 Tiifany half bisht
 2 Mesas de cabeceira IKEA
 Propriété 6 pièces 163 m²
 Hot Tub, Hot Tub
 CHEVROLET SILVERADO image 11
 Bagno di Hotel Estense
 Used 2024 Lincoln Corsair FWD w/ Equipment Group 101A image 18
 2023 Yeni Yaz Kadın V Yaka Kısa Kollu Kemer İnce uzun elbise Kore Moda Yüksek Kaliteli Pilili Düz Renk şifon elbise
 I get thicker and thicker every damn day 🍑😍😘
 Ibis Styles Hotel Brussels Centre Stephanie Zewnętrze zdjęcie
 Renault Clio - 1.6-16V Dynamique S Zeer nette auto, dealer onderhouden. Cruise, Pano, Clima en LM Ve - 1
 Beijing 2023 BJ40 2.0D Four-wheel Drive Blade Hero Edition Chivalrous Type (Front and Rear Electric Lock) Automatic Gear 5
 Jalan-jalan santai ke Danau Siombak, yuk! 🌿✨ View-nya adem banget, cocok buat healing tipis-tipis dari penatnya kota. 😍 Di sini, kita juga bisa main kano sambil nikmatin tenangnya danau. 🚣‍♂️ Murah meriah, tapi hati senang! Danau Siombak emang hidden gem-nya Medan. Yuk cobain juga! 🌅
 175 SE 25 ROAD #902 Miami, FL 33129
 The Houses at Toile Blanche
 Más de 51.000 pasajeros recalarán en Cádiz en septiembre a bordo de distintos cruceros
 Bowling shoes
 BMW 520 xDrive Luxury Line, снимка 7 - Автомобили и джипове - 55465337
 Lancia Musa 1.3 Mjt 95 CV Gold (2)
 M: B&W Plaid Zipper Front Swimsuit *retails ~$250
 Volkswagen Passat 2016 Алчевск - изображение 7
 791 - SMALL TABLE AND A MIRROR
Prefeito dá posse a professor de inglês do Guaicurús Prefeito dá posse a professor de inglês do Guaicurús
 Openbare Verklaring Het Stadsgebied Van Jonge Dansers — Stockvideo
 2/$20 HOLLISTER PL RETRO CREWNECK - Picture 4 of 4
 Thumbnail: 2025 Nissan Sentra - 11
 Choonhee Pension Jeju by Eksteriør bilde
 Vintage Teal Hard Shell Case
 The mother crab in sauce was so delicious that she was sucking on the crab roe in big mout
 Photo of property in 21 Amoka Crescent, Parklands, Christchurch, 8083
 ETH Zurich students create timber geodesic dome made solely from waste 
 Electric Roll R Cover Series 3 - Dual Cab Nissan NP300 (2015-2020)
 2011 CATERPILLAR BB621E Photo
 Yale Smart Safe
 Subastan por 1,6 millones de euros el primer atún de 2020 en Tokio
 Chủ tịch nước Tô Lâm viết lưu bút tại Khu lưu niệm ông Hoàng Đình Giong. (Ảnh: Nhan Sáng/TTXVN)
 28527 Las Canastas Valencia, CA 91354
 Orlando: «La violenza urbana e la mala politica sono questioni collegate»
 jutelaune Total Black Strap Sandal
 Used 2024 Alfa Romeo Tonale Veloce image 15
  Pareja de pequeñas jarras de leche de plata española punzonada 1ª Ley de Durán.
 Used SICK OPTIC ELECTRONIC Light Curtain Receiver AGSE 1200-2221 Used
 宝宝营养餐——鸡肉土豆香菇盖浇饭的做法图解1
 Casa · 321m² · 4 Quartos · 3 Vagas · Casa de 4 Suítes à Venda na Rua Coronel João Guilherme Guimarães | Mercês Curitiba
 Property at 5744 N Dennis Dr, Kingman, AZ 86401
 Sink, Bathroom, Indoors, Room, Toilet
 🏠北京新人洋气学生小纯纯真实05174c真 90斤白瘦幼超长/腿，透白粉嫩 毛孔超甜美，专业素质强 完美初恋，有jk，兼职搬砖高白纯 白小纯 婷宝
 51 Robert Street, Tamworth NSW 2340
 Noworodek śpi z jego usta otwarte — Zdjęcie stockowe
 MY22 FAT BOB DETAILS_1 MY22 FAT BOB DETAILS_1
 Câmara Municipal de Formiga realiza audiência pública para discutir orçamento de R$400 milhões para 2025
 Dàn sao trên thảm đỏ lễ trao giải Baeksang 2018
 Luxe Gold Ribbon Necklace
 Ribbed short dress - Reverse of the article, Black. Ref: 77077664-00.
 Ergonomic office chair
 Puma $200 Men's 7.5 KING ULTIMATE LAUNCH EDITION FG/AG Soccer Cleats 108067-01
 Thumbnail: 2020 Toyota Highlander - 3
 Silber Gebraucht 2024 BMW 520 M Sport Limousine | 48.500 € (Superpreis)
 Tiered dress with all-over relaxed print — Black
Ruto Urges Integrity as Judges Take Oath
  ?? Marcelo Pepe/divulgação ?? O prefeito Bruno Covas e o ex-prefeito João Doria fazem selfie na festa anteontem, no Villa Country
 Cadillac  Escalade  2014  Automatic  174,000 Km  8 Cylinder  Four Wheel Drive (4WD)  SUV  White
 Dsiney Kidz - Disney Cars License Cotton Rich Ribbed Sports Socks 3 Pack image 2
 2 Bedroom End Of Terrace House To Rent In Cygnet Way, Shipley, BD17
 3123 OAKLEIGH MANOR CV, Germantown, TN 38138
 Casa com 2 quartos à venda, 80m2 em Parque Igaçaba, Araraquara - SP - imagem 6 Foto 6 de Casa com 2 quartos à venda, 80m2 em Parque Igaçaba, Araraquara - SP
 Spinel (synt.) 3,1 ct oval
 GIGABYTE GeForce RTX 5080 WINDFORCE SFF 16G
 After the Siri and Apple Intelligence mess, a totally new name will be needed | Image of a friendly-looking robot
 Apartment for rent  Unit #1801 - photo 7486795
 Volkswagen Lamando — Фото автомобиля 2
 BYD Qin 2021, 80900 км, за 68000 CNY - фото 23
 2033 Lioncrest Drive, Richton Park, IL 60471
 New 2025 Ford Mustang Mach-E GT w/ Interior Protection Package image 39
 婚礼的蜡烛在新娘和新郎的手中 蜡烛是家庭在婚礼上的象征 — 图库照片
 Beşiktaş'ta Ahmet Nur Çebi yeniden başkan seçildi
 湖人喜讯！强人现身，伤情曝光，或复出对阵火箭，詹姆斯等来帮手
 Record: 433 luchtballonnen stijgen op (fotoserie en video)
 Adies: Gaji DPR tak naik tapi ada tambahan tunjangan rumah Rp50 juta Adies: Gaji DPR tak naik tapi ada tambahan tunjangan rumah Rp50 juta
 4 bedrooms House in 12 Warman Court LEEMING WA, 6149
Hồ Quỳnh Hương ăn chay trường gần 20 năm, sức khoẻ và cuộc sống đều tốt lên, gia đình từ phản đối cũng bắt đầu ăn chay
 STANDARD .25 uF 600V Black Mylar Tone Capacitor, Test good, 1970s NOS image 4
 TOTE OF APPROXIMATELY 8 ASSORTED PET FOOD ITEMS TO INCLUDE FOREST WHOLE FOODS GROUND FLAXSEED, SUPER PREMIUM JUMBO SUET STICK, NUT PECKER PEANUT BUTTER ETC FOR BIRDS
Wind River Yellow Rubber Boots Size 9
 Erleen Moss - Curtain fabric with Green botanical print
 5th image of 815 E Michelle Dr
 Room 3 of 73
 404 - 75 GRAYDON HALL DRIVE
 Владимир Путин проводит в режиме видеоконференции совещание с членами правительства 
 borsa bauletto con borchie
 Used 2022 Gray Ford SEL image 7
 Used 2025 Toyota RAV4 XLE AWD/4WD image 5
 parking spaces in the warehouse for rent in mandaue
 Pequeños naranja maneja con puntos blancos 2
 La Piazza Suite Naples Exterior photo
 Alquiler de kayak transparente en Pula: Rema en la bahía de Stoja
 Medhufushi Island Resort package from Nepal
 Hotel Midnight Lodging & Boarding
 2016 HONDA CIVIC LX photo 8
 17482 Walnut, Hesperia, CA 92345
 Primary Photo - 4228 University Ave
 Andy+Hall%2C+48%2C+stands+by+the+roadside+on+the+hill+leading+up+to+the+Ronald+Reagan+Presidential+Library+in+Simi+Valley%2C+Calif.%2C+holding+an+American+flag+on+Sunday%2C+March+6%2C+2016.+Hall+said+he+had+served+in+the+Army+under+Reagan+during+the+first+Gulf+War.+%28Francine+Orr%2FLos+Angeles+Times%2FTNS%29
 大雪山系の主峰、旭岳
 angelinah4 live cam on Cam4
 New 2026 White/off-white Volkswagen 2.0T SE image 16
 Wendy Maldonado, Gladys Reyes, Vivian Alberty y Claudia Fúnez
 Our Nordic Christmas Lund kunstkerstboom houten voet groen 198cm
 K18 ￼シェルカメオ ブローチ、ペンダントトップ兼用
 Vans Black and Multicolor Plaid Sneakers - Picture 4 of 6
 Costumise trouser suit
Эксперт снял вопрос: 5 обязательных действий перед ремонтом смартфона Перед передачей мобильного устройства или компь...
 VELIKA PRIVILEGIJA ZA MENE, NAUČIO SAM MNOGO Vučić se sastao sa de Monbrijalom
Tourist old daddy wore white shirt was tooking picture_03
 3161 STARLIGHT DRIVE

:::::

- **What this task involves**
For this exercise, please copy exactly the lines of the material above from its first line through the line where "Used 2024 Lincoln" appears.

- **Output below**
 Tiifany half bisht
 2 Mesas de cabeceira IKEA
 Propriété 6 pièces 163 m²
 Hot Tub, Hot Tub
 CHEVROLET SILVERADO image 11
 Bagno di Hotel Estense
 Used 2024 Lincoln Corsair FWD w/ Equipment Group 101A image 18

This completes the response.